-- TASKS AND EXERCISES --
1. Translate this sentence from the Broken City Lab interview into Spanish: "That sensibility is the starting point for all of the work."
2. Decide whether each statement below agrees with the Broken City Lab interview. Answer yes or no for each, and quote the words of the interview that settle it.
(a) The exhibition is titled Archival Tendencies (Lossy Practices).
(b) Broken City Lab ultimately built the exhibition around the history of the Kingston penitentiary.
(c) Broken City Lab finds the act of measurement less interesting.
3. Reproduce the passage of the Broken City Lab interview starting at "CD: I do want" and ending at "new ideas/social change/reform.".

::: PAGE EXTRACT

You should check out more on Modern Fuel  and more on Christine Dewancker and read the full PDF of the interview program!

And now, without further adieu…

A CONVERSATION: Christine Dewancker and Broken City Lab

CD: Maybe a good place to start is talking a little about your project in Kingston and walking through the process of what composes the work. What were the questions you started with in this project?

BCL: This exhibition, Archival Tendencies (Lossy Practices), came out of an interest in looking at the idea of bureaucracy as a framing device for the experience of locality. We’ve often looked at the ideas of narratives that are felt and applied to the places where we live, and it seemed like the archive was both a repository and site of production for the narratives of a city. The archive and the practices that embed within the archives both official records and donated ephemera uniquely capture a sense of time and a sense of place. In looking at that idea of the archive as a central site for compiling and maybe even underwriting our collective understanding of a place, whether experienced first-hand or not, it seemed that there was also a way to imagine certain processes that could strain or adjust or disrupt the way an archive would ideally function and the things that would be kept within it. That sensibility is the starting point for all of the work.

CD: I would like to hear some of your thoughts about working through a process that is inherently collaborative; not only in the context of working within a collective, but in the cities and communities Broken City Lab works with. What are some of the concerns you face with the role of “artist(s)” in a “community”?

BCL: The concern that seems rather unshakable is around the imposition an artist might make on the community and the effects of that imposition that may be beyond the view the artist might have for a particular project. The severity of that imposition can be mitigated, slowly and gradually, by longer-term commitments. In situations wherein that timeframe is impossible or at least impractical, it becomes more challenging to negotiate the expectations we have as artists for the places in which we work and in turn, the expectations that are placed on us. While earlier on, we would try to recreate elements of our practice in other places, we’ve shifted towards trying to create projects that have entry-points that are not contingent on our long-term engagement with the places in which they’re located. This exhibition is a good example — while we visited the Kingston archives, and although we had considered trying to find ways to animate histories that seemed rather specific to the city (such as the penitentiary and the economies around it), we ultimately settled on trying to develop a set of works that could point towards a set of possibilities and implications embedded in the expressions of power found in both official and unofficial archival practices, while playing with a range of efforts to both earnestly “keep track of” and intentionally “lose sight of” a set of artifacts and ideas that are normally discarded, pushed aside, or otherwise forgotten.

CD: I do want to make a point to discuss the multiple hats the collective wears on any given project; these range anywhere from design consultant, community organizer, graphic designer, urban planner, social analyst to teacher to name a few. While moving fluidly between these ‘positions’ we’ll call them, you continue to keep a foot (or toe) in the art world in the ways you choose to approach and present your work. I would like to hear your thoughts on how this opens up possibilities for new ideas/social change/reform.

BCL: That fluidity is absolutely an ongoing point of interest, but it’s become more and more complicated as the things that we’ve articulated as a part of our practice become more legible and in turn more readily instrumentalized. On one hand, it allows for opportunities to look at the possibility for social change in new formations. It gives us an opportunity to partner on larger scale projects that can in turn have a larger (measured and/or measurable) impact, and those projects can draw resources into projects in really interesting ways. On the other hand, the multiplicity of these positions, or roles, or hats, can draw our work into arenas that are less interesting for us — the act of measurement for example. The relationship that we’re interested in maintaining with the art world is based on the belief in art as a site of continual and infinite possibility in articulating different ways to be in the world.

::::::
::: STORED RECORDS

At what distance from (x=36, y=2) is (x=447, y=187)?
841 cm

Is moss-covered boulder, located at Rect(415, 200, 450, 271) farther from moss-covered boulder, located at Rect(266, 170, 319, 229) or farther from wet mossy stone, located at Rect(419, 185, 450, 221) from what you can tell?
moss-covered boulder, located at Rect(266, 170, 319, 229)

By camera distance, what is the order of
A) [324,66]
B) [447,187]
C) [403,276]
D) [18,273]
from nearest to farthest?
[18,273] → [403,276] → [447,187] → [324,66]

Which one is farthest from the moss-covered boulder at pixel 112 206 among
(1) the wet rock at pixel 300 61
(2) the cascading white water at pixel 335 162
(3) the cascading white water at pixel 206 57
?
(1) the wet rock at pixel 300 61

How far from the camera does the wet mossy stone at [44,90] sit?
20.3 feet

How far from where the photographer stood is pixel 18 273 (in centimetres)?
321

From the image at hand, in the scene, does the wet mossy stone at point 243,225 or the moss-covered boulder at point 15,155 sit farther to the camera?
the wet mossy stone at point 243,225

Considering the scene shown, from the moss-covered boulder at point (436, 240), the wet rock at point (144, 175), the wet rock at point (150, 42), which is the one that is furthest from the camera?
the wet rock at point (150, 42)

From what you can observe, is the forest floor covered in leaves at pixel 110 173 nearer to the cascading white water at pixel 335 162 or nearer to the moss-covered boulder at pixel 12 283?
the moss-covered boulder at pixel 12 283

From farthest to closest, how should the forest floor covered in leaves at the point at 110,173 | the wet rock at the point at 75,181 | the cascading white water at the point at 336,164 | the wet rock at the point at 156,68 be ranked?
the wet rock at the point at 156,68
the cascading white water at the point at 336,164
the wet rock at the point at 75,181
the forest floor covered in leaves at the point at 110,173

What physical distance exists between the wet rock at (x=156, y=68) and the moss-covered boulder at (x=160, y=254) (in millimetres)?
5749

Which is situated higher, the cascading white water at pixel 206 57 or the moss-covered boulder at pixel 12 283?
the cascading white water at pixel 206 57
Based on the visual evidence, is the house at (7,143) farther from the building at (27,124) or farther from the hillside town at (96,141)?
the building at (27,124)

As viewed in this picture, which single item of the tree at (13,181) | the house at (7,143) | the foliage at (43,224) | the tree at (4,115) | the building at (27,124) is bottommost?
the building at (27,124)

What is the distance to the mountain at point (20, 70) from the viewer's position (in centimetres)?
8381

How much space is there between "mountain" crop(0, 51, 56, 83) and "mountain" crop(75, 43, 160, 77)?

::::::

-- ANSWERS TO THE PROBLEMS --
1. Esa sensibilidad es el punto de partida de toda la obra.

2.
(a) Yes: "This exhibition, Archival Tendencies (Lossy Practices), came out of an interest in looking at the idea of bureaucracy as a framing device for the experience of locality."
(b) No: "although we had considered trying to find ways to animate histories that seemed rather specific to the city (such as the penitentiary and the economies around it), we ultimately settled on trying to develop a set of works that could point towards a set of possibilities"
(c) Yes: "can draw our work into arenas that are less interesting for us — the act of measurement for example"

3.
CD: I do want to make a point to discuss the multiple hats the collective wears on any given project; these range anywhere from design consultant, community organizer, graphic designer, urban planner, social analyst to teacher to name a few. While moving fluidly between these ‘positions’ we’ll call them, you continue to keep a foot (or toe) in the art world in the ways you choose to approach and present your work. I would like to hear your thoughts on how this opens up possibilities for new ideas/social change/reform.